Overall in February, light-truck sales gained 5.1 per cent while cars stood pat, and offshore brands grew their sales 6.1 per cent while Detroit trod water (down 0.4 per cent). Year-to-date industry sales now stand 3.3 per cent head of last year’s pace.
Surprisingly, one of the month’s losers (down 7.4 per cent) was Ford – surprising because Ford claimed record February sales for its biggest-selling model, the F-Series. That dichotomy also highlighted just how dependent Ford is on that one model line: at 7,947 units, F-Series represented 53 per cent of all Ford of Canada sales in February.

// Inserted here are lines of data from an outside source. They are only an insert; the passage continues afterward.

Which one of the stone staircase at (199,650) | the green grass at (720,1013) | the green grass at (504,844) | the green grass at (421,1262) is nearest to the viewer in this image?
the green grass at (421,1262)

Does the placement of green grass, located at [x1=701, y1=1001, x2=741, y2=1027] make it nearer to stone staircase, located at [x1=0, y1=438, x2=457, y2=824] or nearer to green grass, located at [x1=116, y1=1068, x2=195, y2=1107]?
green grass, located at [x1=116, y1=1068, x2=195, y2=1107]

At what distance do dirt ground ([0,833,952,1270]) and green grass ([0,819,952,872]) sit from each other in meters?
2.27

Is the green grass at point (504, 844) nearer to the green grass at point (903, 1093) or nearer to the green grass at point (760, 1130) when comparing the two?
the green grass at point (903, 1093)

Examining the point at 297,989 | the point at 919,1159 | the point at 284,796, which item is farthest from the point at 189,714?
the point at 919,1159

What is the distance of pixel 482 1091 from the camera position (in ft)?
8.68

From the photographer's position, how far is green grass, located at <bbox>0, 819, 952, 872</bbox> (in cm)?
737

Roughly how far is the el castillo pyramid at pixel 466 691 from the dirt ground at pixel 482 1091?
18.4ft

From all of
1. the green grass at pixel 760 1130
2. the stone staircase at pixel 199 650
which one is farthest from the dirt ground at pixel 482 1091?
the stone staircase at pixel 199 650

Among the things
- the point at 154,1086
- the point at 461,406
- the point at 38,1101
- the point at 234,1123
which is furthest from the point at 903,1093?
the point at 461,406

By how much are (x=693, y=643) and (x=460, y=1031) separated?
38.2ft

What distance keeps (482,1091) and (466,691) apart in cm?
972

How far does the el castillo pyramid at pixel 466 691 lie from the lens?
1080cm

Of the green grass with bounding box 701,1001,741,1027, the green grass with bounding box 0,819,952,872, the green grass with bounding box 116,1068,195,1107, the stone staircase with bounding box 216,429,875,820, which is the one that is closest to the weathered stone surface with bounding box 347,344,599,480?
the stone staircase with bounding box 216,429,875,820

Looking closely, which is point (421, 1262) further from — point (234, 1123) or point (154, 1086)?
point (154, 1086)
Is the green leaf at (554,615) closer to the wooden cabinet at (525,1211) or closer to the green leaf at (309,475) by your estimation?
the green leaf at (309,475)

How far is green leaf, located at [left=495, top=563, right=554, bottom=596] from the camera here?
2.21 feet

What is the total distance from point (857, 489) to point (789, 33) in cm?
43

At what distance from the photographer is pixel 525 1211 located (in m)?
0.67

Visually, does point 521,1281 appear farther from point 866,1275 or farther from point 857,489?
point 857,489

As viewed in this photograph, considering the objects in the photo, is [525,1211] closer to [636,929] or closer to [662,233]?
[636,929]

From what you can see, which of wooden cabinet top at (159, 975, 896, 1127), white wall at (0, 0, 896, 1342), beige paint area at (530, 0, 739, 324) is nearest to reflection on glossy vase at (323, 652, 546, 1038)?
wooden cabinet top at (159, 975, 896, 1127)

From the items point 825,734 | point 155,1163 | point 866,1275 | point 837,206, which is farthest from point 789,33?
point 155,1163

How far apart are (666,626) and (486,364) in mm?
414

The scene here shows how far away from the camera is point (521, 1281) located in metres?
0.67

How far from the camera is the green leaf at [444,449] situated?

Put another way, F-Series sales alone were almost exactly three times higher than all Ford and Lincoln passenger-car sales combined. Oakville’s car sales slumped 26.1 per cent in February (after a similar decline in January), with the result that 85 per cent of Ford’s February sales were light trucks.
Ford’s weak January also left it further behind FCA Canada in the sales race as the latter inched up 1.0 per cent. Even more than is the case with Ford, it almost looks like FCA is now longer in the “car business”; its passenger-car sales sagged 16 per cent in February and represented just one tenth (9.8 per cent) of its total sales.
Over at GM, its large-pickup family surged 30 per cent in February, at the same time as its new Colorado/Canyon trucks found 648 new customers – no signs of cannibalisation, there. At the same time, sales of the Colorado/Canyon’s main competition, Toyota Tacoma, held firm, but Nissan Frontier sales declined significantly.
Overall GM light-truck sales advanced 20 per cent in February while cars dipped 23.9 per cent, for a combined 6.4 per cent gain. That best-of-Detroit performance still left it mired in third place, and with not much of a cushion – just 800 units – over a surging Toyota (up 18.8 per cent in February). Honda, meanwhile, was among the month’s losers, down 5.6 per cent.
Toyota's rebound is not at the expense of cars. Admittedly, Lexus-brand light trucks are outperforming Lexus cars, but on the Toyota side, car sales are up 17 per cent year-to-date versus 10 per cent for trucks. Put another way, Toyota has sold more Corollas so far this year (5,060) than the total number of passenger cars sold by either Ford (4,313) or FCA (3,900).
Corolla is also stirring things up in the sales-by-model charts. In February it outsold Honda Civic for the second month in a row and is closing in on Elantra, the only other car that has (sometimes) challenged Civic’s car-sales supremacy in recent years. Another Toyota success story continues to feature RAV4 compact CUV, which YTD sits only 39 units behind the perennial owner of the CUV sales crown, Ford Escape.
Sales of Escape are down 10 per cent even as sales of its closest challengers, RAV4 and Honda CR-V, have surged 16.1 and 13.7 per cent respectively.